* What the exercise asks
How many lines of the listing below hold the word "CELLPADDING"? Answer with the number alone.

* Given data
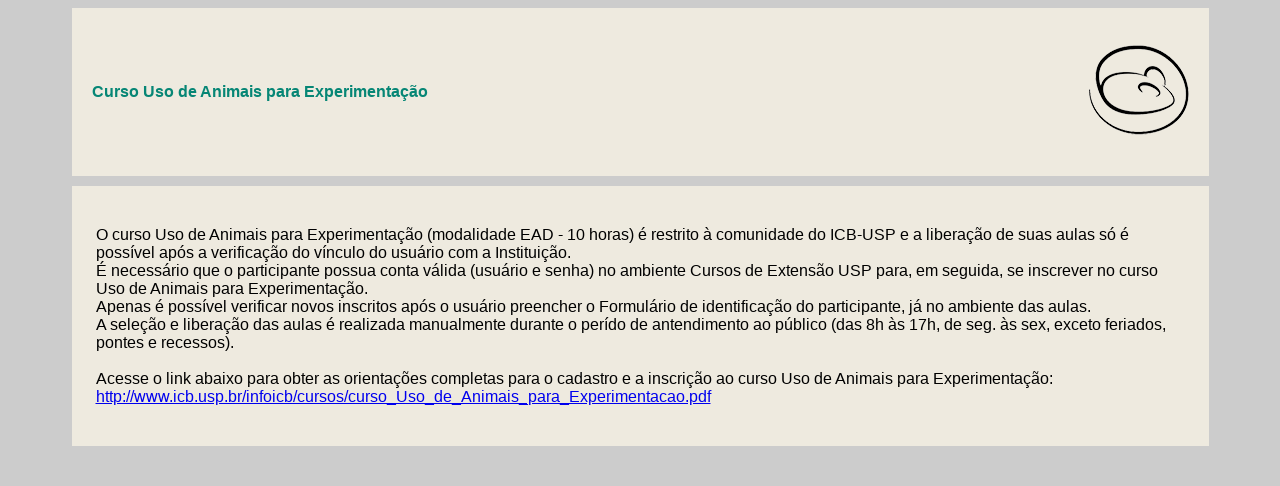

--- FILE ---
content_type: text/html
request_url: http://www.icb.usp.br/infoicb/cursos/cursos_uso_de_animais_para_experimentacao.html
body_size: 891
content:
<!doctype html>

<html>
    
<head>
    <title>Cursos de treinamento | Instituto de Ci�ncias Biom�dicas | USP</title>       
</head>    

<body bgcolor="cccccc"> 

   
<div align="center">
	<table border=0 bgcolor="eeeadf" width="90%" CELLSPACING=0 CELLPADDING=20>

		<TR>
		<TD>
		<p align="left"><font face="arial" color="#068675"><b>Curso Uso de Animais para Experimenta��o</b></font>
		</p>
		</TD>

		<TD>
		<p align="right"><img src="usodeanimais.png" alt="uso de animais">

		</p>
		</TR>

	</TABLE>

	<table border=0 height="10">
		<TR><TD></TD></TR>
	</TABLE>

	<table border=0 bgcolor="eeeadf" width="90%" CELLSPACING=4 CELLPADDING=20>

		<TR>
		<TD>
		<p align="left">

<font face="arial">

O curso Uso de Animais para Experimenta��o (modalidade EAD - 10 horas) � restrito � comunidade do ICB-USP e a libera��o de suas aulas s� � poss�vel ap�s a verifica��o do v�nculo do usu�rio com a Institui��o. 
<br>
� necess�rio que o participante possua conta v�lida (usu�rio e senha) no ambiente Cursos de Extens�o USP para, em seguida, se inscrever no curso Uso de Animais para Experimenta��o.
<br>
Apenas � poss�vel verificar novos inscritos ap�s o usu�rio preencher o Formul�rio de identifica��o do participante, j� no ambiente das aulas.
<br>
A sele��o e libera��o das aulas � realizada manualmente durante o per�do de antendimento ao p�blico (das 8h �s 17h, de seg. �s sex, exceto feriados, pontes e recessos).

<br><br>
Acesse o link abaixo para obter as orienta��es completas para o cadastro e a inscri��o ao curso Uso de Animais para Experimenta��o:
<br>
<a href="http://www.icb.usp.br/infoicb/cursos/curso_Uso_de_Animais_para_Experimentacao.pdf" target="_blank">
http://www.icb.usp.br/infoicb/cursos/curso_Uso_de_Animais_para_Experimentacao.pdf
</a>


		</p>
		</TD>
		</TR>

	</TABLE>
</div>   
</body>  
</html>


* Task answer
2